- CONSIGNE A:
Extrayez le texte sur Suzanne en entier, à l'identique.

- SOURCE:

=====

Suzanne et le jugement de Danielz

13 À Babylone vivait un homme du nom de Ioakim.

z Ici commencent les additions grecques, voir l’Introduction.

2 Il avait épousé une femme du nom de Suzanne, fille d’Helcias ; elle était d’une grande beauté et craignait Dieu, 3 car ses parents étaient des justes et avaient élevé leur fille dans la loi de Moïse. 4 Ioakim était fort riche, un jardin était proche de sa maison, et les Juifs se rendaient chez lui en grand nombre, car on l’estimait plus que tout autre. 5 Cette année-là, on avait choisi dans le peuple deux vieillards qu’on avait désignés comme juges. C’est eux que vise la parole du Seigneur :a « L’iniquité est venue en Babylone des vieillards et des juges qui se donnaient pour guides du peuple. »

=====

- Relevés de questions sur des scènes:
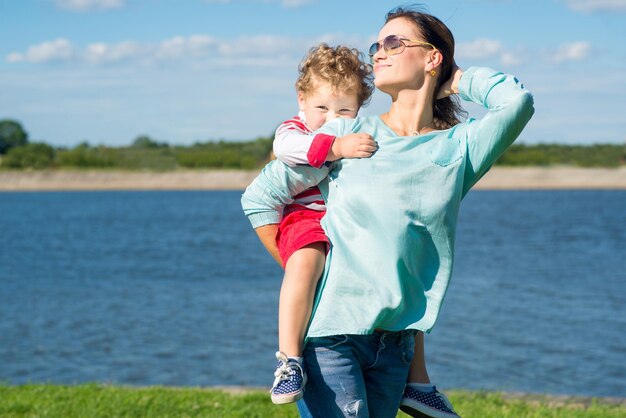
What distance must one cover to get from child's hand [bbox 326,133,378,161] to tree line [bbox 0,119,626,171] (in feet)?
237

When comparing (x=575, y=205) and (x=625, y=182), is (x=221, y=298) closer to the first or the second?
(x=575, y=205)

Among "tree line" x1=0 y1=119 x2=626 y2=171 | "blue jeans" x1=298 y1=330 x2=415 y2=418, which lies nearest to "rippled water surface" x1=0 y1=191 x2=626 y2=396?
"blue jeans" x1=298 y1=330 x2=415 y2=418

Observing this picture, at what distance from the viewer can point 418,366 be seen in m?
Answer: 2.90

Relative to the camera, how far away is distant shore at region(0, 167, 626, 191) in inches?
3125

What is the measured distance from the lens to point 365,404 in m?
2.57

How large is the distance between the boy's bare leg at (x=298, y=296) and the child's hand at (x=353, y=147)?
28 centimetres

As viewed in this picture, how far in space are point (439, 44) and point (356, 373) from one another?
3.34ft

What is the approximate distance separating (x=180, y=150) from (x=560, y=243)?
2027 inches

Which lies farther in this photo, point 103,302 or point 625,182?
point 625,182

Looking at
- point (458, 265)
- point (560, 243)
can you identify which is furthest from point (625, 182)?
point (458, 265)

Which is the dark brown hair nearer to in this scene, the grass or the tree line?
the grass

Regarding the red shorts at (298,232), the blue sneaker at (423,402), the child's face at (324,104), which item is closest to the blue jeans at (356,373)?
the blue sneaker at (423,402)

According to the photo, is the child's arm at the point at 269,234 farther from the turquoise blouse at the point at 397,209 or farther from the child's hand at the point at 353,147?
the child's hand at the point at 353,147

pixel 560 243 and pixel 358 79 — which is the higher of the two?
pixel 358 79
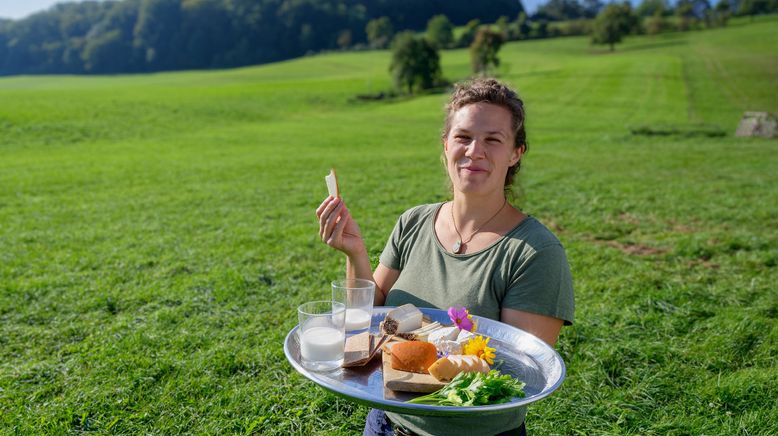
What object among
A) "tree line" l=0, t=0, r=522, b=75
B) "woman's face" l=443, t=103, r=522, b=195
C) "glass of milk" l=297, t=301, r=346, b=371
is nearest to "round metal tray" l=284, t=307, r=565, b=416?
"glass of milk" l=297, t=301, r=346, b=371

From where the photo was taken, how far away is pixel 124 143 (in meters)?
25.6

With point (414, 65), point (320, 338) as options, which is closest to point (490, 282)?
point (320, 338)

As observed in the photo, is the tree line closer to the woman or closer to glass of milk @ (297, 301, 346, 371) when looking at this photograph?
the woman

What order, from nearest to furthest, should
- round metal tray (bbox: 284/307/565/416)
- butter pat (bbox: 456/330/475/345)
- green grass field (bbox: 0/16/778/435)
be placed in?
1. round metal tray (bbox: 284/307/565/416)
2. butter pat (bbox: 456/330/475/345)
3. green grass field (bbox: 0/16/778/435)

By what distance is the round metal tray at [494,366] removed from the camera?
75.1 inches

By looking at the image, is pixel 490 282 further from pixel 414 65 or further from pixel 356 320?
pixel 414 65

=====

- CONSIGNE B:
Repérez dans les relevés chaque ligne qui contient la chaîne "lies", puis recopiez-la.

- RÉPONSE RÉDIGÉE A:
Suzanne et le jugement de Danielz

13 À Babylone vivait un homme du nom de Ioakim.

z Ici commencent les additions grecques, voir l’Introduction.

2 Il avait épousé une femme du nom de Suzanne, fille d’Helcias ; elle était d’une grande beauté et craignait Dieu, 3 car ses parents étaient des justes et avaient élevé leur fille dans la loi de Moïse. 4 Ioakim était fort riche, un jardin était proche de sa maison, et les Juifs se rendaient chez lui en grand nombre, car on l’estimait plus que tout autre. 5 Cette année-là, on avait choisi dans le peuple deux vieillards qu’on avait désignés comme juges. C’est eux que vise la parole du Seigneur :a « L’iniquité est venue en Babylone des vieillards et des juges qui se donnaient pour guides du peuple. »

- RÉPONSE RÉDIGÉE B:
Among "tree line" x1=0 y1=119 x2=626 y2=171 | "blue jeans" x1=298 y1=330 x2=415 y2=418, which lies nearest to "rippled water surface" x1=0 y1=191 x2=626 y2=396?
Which lies farther in this photo, point 103,302 or point 625,182?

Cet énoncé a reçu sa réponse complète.